Migration from Sub-Saharan Africa to Europe is usually treated like a movement phenomenon. In 2017, 150,000 people arrived to Europe from Africa. However, African migration is not just about numbers, routes or deaths; it is about people.

In "The Backway," we traveled to the countries of origin, transit sites and destinations of the main migratory route in West Africa to get closer to the people who characterize this key phenomenon of the 21st century. The aim is to understand the motivations behind migration, as well as the real effects of the migratory policies of the EU and its allies.

The project was done in collaboration with journalists Xavier Aldekoa and Agus Morales, experts in Africa and migration, respectively.
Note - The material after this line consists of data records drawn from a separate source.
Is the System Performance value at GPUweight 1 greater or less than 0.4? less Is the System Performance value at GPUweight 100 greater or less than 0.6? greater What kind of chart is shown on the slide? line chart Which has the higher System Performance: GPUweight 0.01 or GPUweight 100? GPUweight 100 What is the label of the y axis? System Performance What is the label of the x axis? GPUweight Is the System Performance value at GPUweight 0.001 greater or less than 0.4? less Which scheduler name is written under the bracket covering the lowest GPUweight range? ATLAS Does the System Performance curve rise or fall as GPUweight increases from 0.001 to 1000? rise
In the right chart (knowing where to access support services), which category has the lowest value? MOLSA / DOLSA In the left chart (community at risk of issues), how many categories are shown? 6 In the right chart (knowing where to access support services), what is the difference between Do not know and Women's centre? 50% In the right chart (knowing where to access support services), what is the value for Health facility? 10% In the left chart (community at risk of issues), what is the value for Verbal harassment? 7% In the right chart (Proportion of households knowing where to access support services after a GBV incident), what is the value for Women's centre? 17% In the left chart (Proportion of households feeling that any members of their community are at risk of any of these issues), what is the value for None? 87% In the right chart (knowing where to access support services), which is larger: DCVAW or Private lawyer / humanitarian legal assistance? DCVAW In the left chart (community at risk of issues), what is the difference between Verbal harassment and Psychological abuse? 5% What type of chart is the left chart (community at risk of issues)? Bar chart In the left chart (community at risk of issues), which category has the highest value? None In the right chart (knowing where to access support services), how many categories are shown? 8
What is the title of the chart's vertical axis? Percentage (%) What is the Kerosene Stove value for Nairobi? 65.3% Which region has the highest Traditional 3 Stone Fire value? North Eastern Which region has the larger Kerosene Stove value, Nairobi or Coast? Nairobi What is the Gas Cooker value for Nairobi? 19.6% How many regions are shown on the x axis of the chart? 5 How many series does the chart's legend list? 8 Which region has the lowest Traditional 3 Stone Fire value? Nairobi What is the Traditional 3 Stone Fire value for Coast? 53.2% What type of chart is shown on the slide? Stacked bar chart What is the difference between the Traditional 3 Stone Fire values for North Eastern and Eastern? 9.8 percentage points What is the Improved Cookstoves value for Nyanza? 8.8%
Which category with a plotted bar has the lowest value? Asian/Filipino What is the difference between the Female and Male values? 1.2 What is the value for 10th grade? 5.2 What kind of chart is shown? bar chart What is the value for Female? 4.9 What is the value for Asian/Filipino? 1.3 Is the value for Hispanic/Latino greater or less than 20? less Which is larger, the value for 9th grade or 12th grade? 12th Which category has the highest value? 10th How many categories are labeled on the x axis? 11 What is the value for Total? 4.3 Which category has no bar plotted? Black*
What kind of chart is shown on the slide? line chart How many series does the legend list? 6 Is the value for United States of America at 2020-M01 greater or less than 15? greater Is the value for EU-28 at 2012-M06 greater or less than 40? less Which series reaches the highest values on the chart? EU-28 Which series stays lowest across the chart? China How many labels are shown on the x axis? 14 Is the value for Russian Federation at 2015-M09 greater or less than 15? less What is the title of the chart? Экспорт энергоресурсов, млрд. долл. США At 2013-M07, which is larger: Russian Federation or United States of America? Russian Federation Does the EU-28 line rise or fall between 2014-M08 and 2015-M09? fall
All the journalistic materials are published in a special report in Spanish newspaper La Vanguardia inside the digital channel Universo África. 

This report has received multiple awards and recognitions:

— The Gabriel García Márquez Prize of Journalism 2018 in the category "Coverage" (nominated)
— The Premio Ortega y Gasset Prize of Journalism 2019 in the category of 'Best story or journalistic investigation' (won)
The National Geographi grant in the category "Documenting Human Migrations"
Festival della Fotografía Etica in the category NGO
SDG Awards 2019 (finalist)
 

by - Pau Coll - Toni Arnau - Edu Ponces

"You can take a plane and come here easily, why can't Africans travel like you?" Mamadou Jarjou of Gambia asks. He is a father of two children who have taken the Backway.

"Going poor is not an option," Zokou, migrant from the Ivory Coast.

"We were many, we filled 40 buses. They took €600 and my cell phone, all my savings. Some went crazy and the police shot in the air," a migrant from Guinea Conakry recounts on his journey through the desert.

"I have seen many dead people and I have buried many. The desert is full of corpses, I have seen them," Ali Brahim says, a migrant transporter.

Of the 69 women who traveled in the small boat, six were pregnant. Almost all had been raped.